Other than looking for genes you expect to be different or unchanged, one of the first things to do is look at Gene Ontology (GO) term enrichment. There are many different algorithms for this, but you should annotate your genes with functional terms from GO using for instance Bast2GO (Conesa et al., 2005) and then use perhaps TopGO (Alexa et al., 2006) to determine whehter any particular sorts of genes occur more than expected in your differentially expressed genes.
References
Mortazavi A, Williams BA, McCue K, Schaeffer L, Wold B. (2008). Mapping and quantifying mammalian transcriptomes by RNA-Seq. Nat Methods 5(7):621-8. doi: 10.1038/nmeth.1226
Wang Z, Gerstein M, Snyder M. (2009). RNA-Seq: a revolutionary tool for transcriptomics. Nat Rev Genet 10(1):57-63. doi: 10.1038/nrg2484
Cole ST, Brosch R, Parkhill J, Garnier T, Churcher C, Harris D et al. (1998). Deciphering the biology of Mycobacterium tuberculosis from the complete genome sequence. Nature 393(6685):537-44.

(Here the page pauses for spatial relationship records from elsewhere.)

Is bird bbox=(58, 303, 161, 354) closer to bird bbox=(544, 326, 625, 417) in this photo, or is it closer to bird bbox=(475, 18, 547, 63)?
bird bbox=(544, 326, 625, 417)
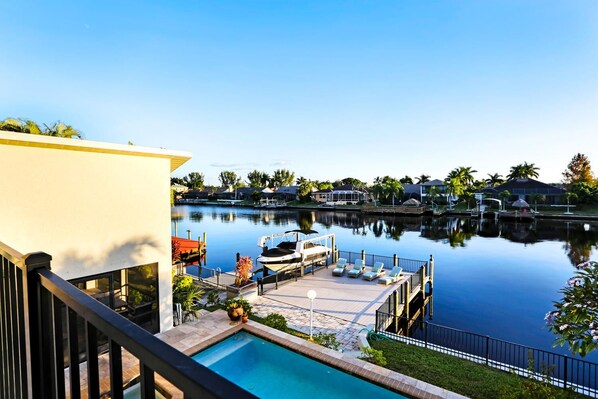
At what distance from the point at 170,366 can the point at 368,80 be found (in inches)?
1147

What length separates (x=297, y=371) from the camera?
8.37 metres

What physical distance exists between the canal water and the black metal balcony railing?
48.1 ft

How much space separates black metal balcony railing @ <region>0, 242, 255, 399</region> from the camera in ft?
2.77

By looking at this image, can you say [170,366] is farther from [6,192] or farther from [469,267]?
[469,267]

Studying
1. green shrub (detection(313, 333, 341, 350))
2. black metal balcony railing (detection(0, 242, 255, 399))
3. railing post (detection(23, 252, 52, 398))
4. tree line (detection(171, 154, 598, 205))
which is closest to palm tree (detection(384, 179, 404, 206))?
tree line (detection(171, 154, 598, 205))

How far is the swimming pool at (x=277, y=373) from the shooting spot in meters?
7.46

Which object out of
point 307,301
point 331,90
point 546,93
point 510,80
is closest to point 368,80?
point 331,90

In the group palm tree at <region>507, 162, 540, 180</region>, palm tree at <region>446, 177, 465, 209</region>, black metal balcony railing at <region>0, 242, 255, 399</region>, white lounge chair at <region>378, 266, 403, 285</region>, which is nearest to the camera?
black metal balcony railing at <region>0, 242, 255, 399</region>

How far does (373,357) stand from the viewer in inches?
331

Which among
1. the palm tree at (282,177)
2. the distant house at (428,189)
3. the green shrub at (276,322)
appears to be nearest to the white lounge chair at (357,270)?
the green shrub at (276,322)

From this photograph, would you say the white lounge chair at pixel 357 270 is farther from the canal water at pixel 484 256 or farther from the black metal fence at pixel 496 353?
the canal water at pixel 484 256

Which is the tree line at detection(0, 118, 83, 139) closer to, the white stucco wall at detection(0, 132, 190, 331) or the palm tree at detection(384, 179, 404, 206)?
the white stucco wall at detection(0, 132, 190, 331)

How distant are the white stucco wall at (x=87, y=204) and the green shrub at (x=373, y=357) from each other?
599 centimetres

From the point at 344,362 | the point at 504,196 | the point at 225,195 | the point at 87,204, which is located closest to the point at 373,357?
the point at 344,362
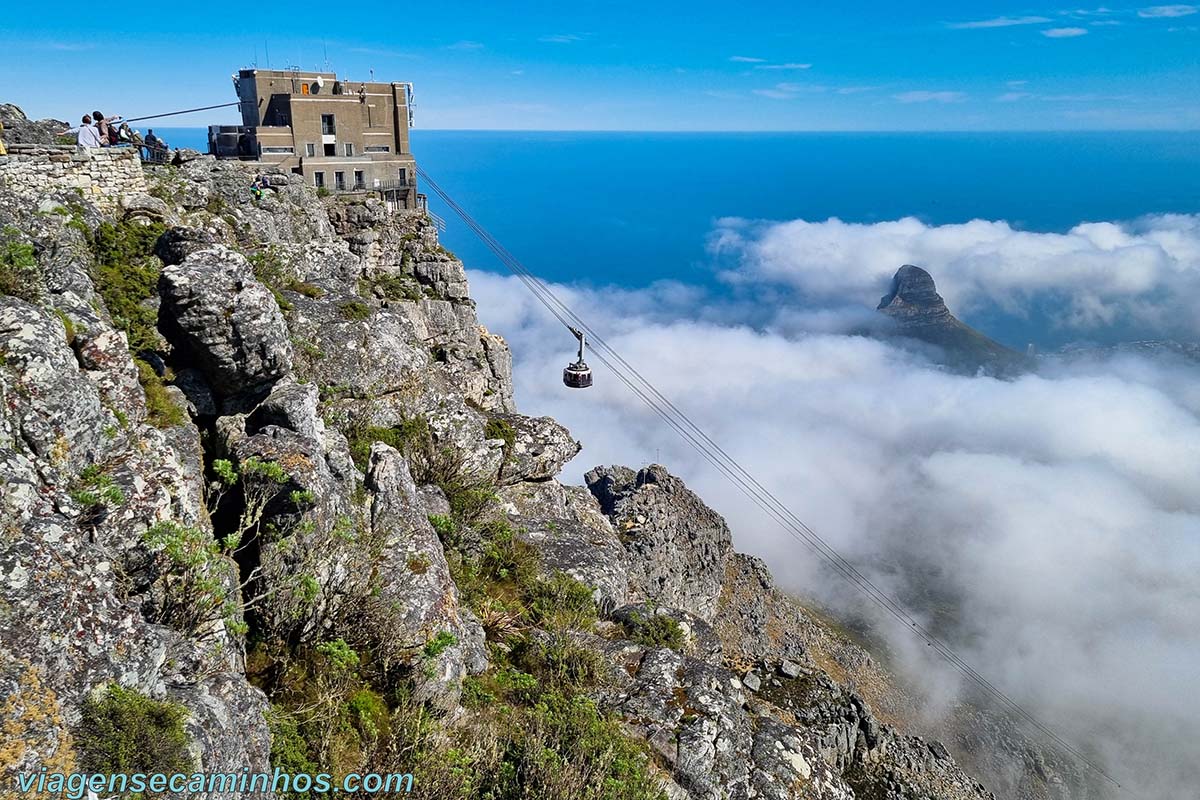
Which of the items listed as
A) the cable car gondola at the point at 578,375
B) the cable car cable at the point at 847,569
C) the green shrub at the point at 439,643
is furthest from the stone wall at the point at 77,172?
the green shrub at the point at 439,643

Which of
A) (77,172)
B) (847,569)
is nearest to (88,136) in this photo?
(77,172)

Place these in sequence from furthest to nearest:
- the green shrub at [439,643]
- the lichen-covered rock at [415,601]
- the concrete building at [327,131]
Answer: the concrete building at [327,131] < the lichen-covered rock at [415,601] < the green shrub at [439,643]

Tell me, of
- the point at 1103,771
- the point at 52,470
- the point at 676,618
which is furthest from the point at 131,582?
the point at 1103,771

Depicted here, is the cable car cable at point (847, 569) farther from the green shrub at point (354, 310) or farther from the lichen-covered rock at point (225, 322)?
the lichen-covered rock at point (225, 322)

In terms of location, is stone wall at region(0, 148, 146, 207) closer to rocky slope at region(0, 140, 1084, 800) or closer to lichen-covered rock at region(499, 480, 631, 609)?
rocky slope at region(0, 140, 1084, 800)

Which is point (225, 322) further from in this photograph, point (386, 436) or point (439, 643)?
point (439, 643)

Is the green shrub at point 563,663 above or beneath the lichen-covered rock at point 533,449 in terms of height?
beneath

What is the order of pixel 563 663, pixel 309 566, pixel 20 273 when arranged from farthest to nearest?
pixel 563 663
pixel 20 273
pixel 309 566
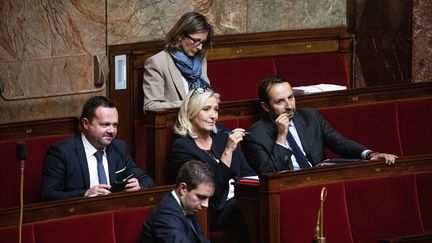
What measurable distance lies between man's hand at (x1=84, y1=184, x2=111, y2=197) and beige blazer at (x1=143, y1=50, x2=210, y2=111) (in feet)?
1.97

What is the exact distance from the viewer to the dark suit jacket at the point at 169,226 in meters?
2.60

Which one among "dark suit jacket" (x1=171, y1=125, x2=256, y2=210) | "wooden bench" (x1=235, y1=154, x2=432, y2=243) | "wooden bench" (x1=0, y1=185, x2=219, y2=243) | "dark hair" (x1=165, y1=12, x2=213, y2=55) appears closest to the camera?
"wooden bench" (x1=0, y1=185, x2=219, y2=243)

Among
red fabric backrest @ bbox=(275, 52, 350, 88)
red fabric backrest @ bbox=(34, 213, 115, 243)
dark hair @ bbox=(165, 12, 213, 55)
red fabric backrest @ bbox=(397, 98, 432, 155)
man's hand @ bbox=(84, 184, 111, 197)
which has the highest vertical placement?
dark hair @ bbox=(165, 12, 213, 55)

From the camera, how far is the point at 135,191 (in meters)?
2.71

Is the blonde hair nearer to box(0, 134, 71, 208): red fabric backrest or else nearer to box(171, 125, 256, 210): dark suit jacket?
box(171, 125, 256, 210): dark suit jacket

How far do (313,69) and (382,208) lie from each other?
0.96m

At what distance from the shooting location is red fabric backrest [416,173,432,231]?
3.05m

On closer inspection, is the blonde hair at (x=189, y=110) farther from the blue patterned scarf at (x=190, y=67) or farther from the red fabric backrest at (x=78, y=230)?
the red fabric backrest at (x=78, y=230)

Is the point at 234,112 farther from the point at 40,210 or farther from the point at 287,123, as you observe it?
the point at 40,210

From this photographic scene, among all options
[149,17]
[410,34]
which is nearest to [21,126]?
[149,17]

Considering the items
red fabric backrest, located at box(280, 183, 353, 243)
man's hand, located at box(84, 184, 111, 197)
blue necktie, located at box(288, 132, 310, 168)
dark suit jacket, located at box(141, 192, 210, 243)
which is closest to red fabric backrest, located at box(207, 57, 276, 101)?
blue necktie, located at box(288, 132, 310, 168)

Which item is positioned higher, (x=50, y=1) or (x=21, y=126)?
(x=50, y=1)

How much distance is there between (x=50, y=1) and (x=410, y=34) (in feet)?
3.89

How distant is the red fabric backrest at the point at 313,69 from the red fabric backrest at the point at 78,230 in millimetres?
1292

Parwati I, van Crevel R, van Soolingen D. (2010) Possible underlying mechanisms for successful emergence of the Mycobacterium tuberculosis Beijing genotype strains. Lancet Infect Dis 10(2):103-111. doi: 10.1016/S1473-3099(09)70330-5
Conesa A, Gotz S, Garcia-Gomez JM, Terol J, Talon M, Robles M. (2005) Blast2GO: a universal tool for annotation, visualization and analysis in functional genomics research. Bioinformatics 21(18):3674-6.
Alexa A, Rahnenfuhrer J, Lengauer T. (2006). Improved scoring of functional groups from gene expression data by decorrelating GO graph structure. Bioinformatics 22(13):1600-7.